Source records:

++++++++++

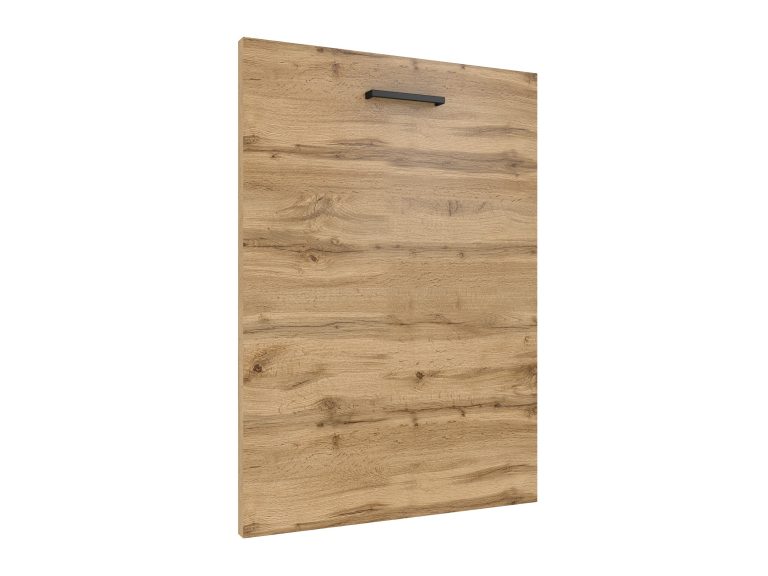 Panneau pour lave-vaisselle TOR PZ60/1/WT/DW/0/B1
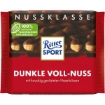 Billede af Ritter Sport Kakao  81%  100 g.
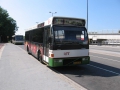 1_620-2-Volvo-Berkhof-recl-a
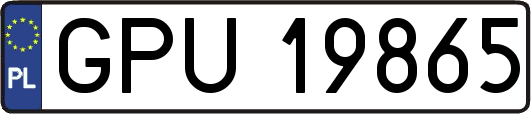 GPU19865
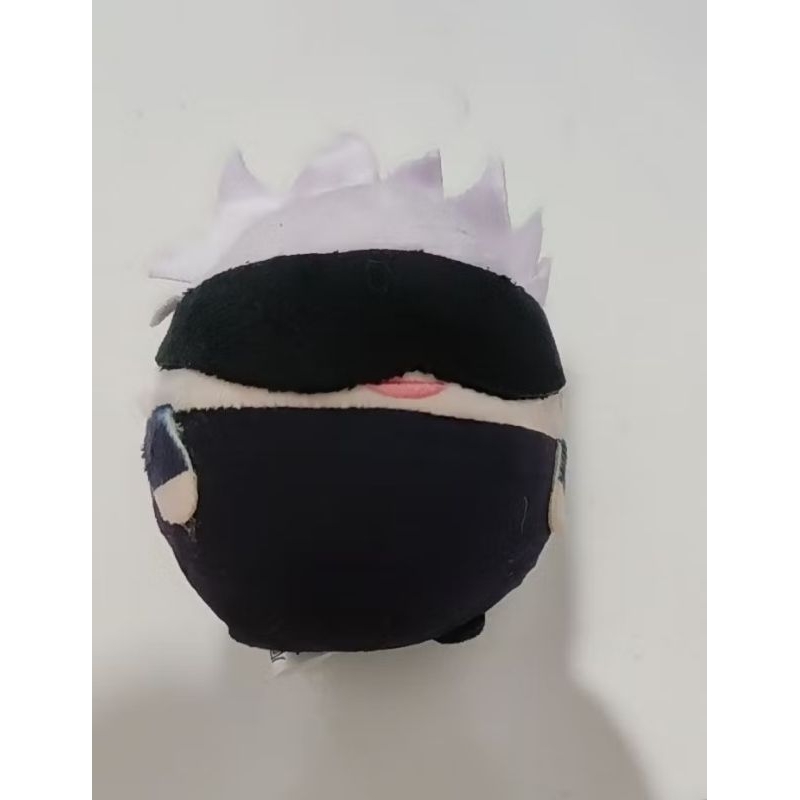 Fuwa Gojo Satoru Size S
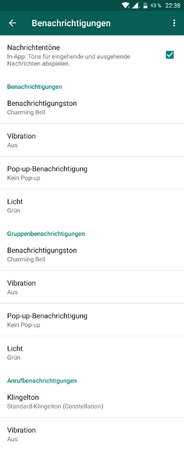 LangerScreenshot_2017-11-27-22-38-42.png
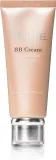 BB крем Note Cosmetique BB Advanced Skin Corrector, с SPF, высокое покрытие, 30 мл, оттенок 200 Soft Ivory — фото 1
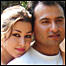 یادگاری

++++++++++

Exercise:
Hand back the data above exactly, with no images.

Response area:
 Panneau pour lave-vaisselle TOR PZ60/1/WT/DW/0/B1
 Billede af Ritter Sport Kakao  81%  100 g.
 1_620-2-Volvo-Berkhof-recl-a
 GPU19865
 Fuwa Gojo Satoru Size S
 LangerScreenshot_2017-11-27-22-38-42.png
 BB крем Note Cosmetique BB Advanced Skin Corrector, с SPF, высокое покрытие, 30 мл, оттенок 200 Soft Ivory — фото 1
 یادگاری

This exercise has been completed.